REQUIRED WORK
Return nothing but the lines from the line containing "When looking at" through the last line of the records, reproduced exactly.

DATA IN THIS EXERCISE
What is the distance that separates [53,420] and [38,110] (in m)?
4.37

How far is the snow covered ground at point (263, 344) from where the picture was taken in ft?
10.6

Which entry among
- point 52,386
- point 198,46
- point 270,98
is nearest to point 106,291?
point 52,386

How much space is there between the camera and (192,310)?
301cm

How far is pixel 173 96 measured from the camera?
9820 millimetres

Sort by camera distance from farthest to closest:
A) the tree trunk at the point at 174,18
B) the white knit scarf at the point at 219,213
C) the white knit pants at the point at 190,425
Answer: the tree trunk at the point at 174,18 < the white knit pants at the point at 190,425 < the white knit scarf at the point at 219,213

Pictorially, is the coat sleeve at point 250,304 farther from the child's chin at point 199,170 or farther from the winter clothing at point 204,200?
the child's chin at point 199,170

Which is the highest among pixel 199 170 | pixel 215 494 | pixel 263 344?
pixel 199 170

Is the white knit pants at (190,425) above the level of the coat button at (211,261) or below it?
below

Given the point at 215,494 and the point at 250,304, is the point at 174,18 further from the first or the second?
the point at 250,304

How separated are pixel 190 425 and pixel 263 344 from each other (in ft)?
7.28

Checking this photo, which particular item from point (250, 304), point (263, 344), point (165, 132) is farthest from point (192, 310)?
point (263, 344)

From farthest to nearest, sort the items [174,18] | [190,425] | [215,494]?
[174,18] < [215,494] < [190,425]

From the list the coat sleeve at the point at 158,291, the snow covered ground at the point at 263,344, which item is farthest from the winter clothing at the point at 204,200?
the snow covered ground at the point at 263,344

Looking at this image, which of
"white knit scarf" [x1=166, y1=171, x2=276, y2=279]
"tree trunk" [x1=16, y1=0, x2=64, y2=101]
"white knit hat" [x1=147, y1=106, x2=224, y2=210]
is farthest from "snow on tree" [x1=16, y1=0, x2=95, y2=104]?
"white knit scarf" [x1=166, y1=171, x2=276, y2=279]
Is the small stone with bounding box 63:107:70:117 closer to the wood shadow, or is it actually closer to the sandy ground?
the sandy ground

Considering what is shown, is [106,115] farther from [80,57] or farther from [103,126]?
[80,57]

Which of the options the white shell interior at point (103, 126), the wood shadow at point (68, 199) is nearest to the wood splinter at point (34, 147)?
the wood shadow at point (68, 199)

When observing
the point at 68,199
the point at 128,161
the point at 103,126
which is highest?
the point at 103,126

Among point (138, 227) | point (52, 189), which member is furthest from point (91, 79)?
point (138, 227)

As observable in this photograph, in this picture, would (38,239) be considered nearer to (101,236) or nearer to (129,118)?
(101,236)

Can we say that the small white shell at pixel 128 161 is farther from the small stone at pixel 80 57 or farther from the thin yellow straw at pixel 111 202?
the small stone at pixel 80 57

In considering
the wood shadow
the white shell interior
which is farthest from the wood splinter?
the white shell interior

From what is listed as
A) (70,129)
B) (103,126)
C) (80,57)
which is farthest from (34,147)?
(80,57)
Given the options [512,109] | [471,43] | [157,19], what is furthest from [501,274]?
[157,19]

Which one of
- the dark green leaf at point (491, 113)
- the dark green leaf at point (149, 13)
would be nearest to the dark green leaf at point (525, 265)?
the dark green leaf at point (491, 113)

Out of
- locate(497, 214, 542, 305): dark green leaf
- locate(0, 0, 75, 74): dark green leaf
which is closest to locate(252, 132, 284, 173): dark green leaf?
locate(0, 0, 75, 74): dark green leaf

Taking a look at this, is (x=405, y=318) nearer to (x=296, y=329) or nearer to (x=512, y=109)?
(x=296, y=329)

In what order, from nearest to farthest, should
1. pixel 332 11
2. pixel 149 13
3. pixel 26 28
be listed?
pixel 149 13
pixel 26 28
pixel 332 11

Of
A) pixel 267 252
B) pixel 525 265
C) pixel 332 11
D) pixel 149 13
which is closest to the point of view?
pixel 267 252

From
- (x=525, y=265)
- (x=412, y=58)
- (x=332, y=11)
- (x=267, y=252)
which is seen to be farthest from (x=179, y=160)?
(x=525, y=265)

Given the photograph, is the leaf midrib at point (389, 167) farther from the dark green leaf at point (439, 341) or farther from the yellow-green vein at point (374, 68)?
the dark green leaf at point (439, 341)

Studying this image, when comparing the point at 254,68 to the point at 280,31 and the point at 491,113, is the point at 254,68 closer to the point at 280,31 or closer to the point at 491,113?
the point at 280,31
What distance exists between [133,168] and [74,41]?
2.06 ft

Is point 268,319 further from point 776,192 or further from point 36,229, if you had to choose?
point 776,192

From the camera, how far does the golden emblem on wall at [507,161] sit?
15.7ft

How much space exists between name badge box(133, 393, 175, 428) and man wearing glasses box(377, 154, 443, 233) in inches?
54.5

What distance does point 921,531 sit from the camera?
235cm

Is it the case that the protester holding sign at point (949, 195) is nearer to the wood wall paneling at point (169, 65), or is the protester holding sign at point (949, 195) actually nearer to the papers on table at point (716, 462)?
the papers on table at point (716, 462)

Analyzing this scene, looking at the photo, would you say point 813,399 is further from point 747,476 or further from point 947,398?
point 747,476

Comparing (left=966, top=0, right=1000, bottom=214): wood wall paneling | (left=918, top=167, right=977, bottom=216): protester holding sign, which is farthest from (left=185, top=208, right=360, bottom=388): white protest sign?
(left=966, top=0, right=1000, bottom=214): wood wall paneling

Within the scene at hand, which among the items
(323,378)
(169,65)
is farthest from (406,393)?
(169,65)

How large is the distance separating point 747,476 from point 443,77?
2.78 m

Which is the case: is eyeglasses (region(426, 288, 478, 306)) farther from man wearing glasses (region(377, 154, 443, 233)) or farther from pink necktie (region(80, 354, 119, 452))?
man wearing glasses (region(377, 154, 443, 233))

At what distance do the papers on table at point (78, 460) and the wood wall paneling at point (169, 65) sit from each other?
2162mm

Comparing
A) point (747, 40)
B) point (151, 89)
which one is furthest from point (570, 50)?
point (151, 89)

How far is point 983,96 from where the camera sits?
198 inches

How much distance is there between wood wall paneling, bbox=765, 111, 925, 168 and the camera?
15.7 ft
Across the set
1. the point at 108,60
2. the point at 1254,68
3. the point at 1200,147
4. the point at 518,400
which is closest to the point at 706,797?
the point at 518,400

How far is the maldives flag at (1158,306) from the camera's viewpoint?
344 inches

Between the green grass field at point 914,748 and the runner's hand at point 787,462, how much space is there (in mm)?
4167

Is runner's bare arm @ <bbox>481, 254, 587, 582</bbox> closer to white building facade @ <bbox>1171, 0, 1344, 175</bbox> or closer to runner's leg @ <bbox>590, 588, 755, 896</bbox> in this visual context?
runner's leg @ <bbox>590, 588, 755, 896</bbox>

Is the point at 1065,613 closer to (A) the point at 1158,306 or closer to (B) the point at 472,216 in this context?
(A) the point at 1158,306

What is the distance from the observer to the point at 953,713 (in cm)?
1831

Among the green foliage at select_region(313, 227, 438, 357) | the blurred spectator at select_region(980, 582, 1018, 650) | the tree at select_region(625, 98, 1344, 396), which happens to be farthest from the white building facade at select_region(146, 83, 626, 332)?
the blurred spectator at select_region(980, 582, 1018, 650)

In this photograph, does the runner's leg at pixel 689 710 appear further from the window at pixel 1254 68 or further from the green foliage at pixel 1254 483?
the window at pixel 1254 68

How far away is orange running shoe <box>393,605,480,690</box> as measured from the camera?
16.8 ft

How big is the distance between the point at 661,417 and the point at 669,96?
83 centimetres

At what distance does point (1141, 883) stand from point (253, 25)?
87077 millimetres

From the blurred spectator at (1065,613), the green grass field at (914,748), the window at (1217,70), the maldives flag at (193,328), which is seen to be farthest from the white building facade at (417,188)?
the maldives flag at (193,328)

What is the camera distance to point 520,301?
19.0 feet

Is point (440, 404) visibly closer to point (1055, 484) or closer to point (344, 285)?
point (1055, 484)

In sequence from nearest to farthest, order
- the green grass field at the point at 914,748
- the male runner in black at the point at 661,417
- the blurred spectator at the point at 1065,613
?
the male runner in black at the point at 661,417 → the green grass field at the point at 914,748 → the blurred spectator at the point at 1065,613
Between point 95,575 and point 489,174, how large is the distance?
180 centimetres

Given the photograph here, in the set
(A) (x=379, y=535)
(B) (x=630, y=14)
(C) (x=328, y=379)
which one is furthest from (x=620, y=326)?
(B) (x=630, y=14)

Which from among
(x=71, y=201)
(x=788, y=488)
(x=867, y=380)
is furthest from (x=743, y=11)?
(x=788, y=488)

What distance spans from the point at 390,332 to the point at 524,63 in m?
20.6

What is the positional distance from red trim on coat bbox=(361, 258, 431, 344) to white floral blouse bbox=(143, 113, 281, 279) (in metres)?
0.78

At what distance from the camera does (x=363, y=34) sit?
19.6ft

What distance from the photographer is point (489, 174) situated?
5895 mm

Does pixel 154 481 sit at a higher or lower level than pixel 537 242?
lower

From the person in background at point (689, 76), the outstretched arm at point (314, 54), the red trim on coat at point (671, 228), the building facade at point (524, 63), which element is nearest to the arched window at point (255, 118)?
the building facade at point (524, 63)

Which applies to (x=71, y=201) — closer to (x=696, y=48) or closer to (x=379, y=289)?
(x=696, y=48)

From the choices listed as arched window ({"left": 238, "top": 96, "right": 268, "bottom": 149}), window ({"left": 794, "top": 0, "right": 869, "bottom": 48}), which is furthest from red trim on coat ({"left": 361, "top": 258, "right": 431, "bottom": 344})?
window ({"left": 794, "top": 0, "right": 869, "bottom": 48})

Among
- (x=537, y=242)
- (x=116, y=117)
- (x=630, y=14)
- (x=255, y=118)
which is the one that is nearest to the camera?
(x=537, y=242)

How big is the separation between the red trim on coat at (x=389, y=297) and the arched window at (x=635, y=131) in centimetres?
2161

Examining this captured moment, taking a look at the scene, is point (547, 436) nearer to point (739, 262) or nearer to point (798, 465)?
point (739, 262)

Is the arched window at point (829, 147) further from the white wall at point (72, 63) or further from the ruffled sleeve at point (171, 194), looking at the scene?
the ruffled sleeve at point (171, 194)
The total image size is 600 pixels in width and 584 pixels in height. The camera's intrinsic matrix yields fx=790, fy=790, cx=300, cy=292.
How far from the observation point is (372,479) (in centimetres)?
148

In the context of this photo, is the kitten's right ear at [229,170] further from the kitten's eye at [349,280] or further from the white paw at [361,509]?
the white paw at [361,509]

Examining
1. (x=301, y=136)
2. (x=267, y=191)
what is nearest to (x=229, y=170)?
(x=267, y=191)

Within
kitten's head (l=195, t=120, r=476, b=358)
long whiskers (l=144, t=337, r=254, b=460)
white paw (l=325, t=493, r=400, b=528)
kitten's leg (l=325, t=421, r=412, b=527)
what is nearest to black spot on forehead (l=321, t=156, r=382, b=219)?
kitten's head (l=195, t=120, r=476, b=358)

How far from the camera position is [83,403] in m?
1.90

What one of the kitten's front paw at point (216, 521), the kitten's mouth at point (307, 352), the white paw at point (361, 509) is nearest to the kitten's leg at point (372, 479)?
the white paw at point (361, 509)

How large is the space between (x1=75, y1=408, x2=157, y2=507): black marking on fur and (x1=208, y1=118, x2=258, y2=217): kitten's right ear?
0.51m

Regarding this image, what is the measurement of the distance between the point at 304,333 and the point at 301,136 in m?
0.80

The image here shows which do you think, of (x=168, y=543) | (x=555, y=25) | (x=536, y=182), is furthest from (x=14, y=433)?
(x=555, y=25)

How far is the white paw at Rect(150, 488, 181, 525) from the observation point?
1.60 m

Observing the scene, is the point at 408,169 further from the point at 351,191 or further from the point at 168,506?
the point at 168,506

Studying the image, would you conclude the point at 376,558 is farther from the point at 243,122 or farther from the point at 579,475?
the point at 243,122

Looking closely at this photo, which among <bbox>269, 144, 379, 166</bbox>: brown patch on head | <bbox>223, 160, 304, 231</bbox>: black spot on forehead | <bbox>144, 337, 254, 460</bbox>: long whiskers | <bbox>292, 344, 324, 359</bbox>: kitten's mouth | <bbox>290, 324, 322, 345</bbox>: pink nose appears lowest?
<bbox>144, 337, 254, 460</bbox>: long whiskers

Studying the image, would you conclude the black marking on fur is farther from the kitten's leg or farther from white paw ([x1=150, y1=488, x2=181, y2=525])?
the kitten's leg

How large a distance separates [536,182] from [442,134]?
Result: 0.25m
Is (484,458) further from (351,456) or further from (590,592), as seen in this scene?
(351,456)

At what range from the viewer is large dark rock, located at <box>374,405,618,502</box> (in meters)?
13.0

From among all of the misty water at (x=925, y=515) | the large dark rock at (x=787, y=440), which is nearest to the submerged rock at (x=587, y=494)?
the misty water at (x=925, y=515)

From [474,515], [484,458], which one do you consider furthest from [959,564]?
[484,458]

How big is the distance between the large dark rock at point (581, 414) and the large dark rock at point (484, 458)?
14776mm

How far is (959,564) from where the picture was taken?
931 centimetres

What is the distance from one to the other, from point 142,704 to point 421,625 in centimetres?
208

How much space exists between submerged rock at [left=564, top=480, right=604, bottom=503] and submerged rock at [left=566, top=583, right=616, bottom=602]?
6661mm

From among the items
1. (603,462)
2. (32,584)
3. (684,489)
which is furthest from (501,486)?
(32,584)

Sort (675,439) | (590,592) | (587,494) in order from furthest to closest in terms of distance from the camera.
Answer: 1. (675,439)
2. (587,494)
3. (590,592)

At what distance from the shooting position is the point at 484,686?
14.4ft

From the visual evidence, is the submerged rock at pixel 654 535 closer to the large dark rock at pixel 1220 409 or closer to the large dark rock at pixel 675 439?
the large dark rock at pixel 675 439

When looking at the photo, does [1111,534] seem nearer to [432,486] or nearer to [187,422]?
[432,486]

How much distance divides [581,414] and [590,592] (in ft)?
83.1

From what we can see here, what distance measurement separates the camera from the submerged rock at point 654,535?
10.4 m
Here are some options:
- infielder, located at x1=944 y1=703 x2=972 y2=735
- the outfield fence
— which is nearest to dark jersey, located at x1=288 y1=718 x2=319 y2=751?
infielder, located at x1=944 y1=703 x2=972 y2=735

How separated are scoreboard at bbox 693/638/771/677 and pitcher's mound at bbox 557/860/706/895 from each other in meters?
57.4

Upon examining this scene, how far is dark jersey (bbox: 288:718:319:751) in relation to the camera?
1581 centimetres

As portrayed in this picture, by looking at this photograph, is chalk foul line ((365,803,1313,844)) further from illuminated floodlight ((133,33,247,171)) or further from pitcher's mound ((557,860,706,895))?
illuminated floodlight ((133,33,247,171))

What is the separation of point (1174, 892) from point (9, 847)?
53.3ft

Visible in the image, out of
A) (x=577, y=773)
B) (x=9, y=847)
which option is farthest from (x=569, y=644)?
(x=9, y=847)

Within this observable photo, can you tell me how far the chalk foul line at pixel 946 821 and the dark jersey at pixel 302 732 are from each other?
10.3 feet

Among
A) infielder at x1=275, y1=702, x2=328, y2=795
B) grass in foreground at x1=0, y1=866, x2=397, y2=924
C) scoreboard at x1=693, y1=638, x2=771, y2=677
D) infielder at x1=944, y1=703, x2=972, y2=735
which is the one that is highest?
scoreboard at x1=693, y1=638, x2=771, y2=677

WRITTEN RESPONSE
When looking at the photo, does [1111,534] seem nearer to [432,486] or nearer to [187,422]?
[432,486]

How much distance divides [581,414] and [590,592] (in ft)?
83.1

From what we can see here, what distance measurement separates the camera from the submerged rock at point 654,535?
10.4 m
Here are some options:
- infielder, located at x1=944 y1=703 x2=972 y2=735
- the outfield fence
— which is nearest to dark jersey, located at x1=288 y1=718 x2=319 y2=751?
infielder, located at x1=944 y1=703 x2=972 y2=735

How separated are scoreboard at bbox 693/638/771/677 and pitcher's mound at bbox 557/860/706/895 from each other in meters?
57.4

Upon examining this scene, how far is dark jersey (bbox: 288:718:319:751) in relation to the camera?
1581 centimetres

As portrayed in this picture, by looking at this photograph, is chalk foul line ((365,803,1313,844)) further from illuminated floodlight ((133,33,247,171)) or further from pitcher's mound ((557,860,706,895))?
illuminated floodlight ((133,33,247,171))

What is the separation of point (1174, 892) from point (9, 847)?
53.3ft

Visible in the image, out of
A) (x=577, y=773)
B) (x=9, y=847)
which option is farthest from (x=569, y=644)?
(x=9, y=847)

Within this observable photo, can you tell me how far the chalk foul line at pixel 946 821 and the dark jersey at pixel 302 732 are from each other?
10.3 feet

Among
A) infielder at x1=275, y1=702, x2=328, y2=795
B) grass in foreground at x1=0, y1=866, x2=397, y2=924
C) scoreboard at x1=693, y1=638, x2=771, y2=677
D) infielder at x1=944, y1=703, x2=972, y2=735
which is the one that is highest?
scoreboard at x1=693, y1=638, x2=771, y2=677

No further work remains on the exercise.